Many geologists have made relatively little purposeful effort to search for hidden trends and subtle traps--stratigraphic or paleogeomorphic--because (1) their training has conditioned them to look for structures with present-day tools and ideas and (2) management is more likely to "buy" a prospect if it is an anticline, dome, or fault structure.
Hidden trends and subtle traps are present in a variety of situations--structural, stratigraphic, and paleogeomorphic. Many probably can now be found, but only if geologists direct their methods of attack toward them, not around them. Unless exploration now and in the future is designed to find and drill hidden trends and subtle traps, the large domestic reserves required for the future will not be found. Both geologists and management must reorient their thinking toward this end.
The Gulf coastal province is an ideal area in which to search for subtle or hidden traps. Among the situations which deserve attention are (1) sandstone pinch-out in the lagoonal environment of the Frio (Oligocene-Miocene) of south Texas, (2) buried structures and sandstone buildups in the Hackberry embayment (Oligocene-Miocene) of southeast Texas and southwest Louisiana, (3) favorable sandstone distribution patterns in the downdip Wilcox (Eocene) from Mexico to Alabama, (4) undiscovered accumulations of petroleum in relict traps around salt domes, and (5) paleogeomorphologic features which doubtless are present in the entire Gulf coastal province.

** Given data **
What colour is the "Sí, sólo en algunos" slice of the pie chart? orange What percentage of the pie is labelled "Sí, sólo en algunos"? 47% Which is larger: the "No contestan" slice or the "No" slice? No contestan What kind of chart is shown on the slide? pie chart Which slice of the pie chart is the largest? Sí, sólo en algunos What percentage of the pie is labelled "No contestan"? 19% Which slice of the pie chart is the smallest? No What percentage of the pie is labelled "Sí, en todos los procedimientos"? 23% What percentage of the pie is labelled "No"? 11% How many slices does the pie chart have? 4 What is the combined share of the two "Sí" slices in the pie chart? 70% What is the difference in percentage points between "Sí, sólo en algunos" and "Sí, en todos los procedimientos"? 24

** Requirement 1 **
How would you translate this sentence from the excerpt on hidden petroleum traps into Spanish: "The Gulf coastal province is an ideal area in which to search for subtle or hidden traps."
** Requirement 2 **
Answer these questions from the excerpt on hidden petroleum traps:
(a) Which kinds of structure is management more likely to "buy" as a prospect?
(b) Who must reorient their thinking toward finding hidden trends and subtle traps?
(c) Where are buried structures and sandstone buildups named as deserving attention?
** Requirement 3 **
Could you carry on the excerpt on hidden petroleum traps with a further paragraph, beginning after its last sentence?
The lines above are separate from the excerpt on hidden petroleum traps.

** Exercise response 1 **
La provincia costera del Golfo es un área ideal para buscar trampas sutiles u ocultas.

** Exercise response 2 **
(a) An anticline, dome, or fault structure.
(b) Both geologists and management.
(c) In the Hackberry embayment (Oligocene-Miocene) of southeast Texas and southwest Louisiana.

** Exercise response 3 **
The time has come for domestic explorationists to look purposefully for the hidden trend and the subtle trap. Because such a change in approach requires management concurrence and support, the geologist and geophysicist must convince management to explore for such features. Moreover, it is management's responsibility to change with the times and to support necessary changes in exploration techniques. If geologists, geophysicists, and management--together--are willing the United States petroleum industry will be rewarded with a new era of successful exploration.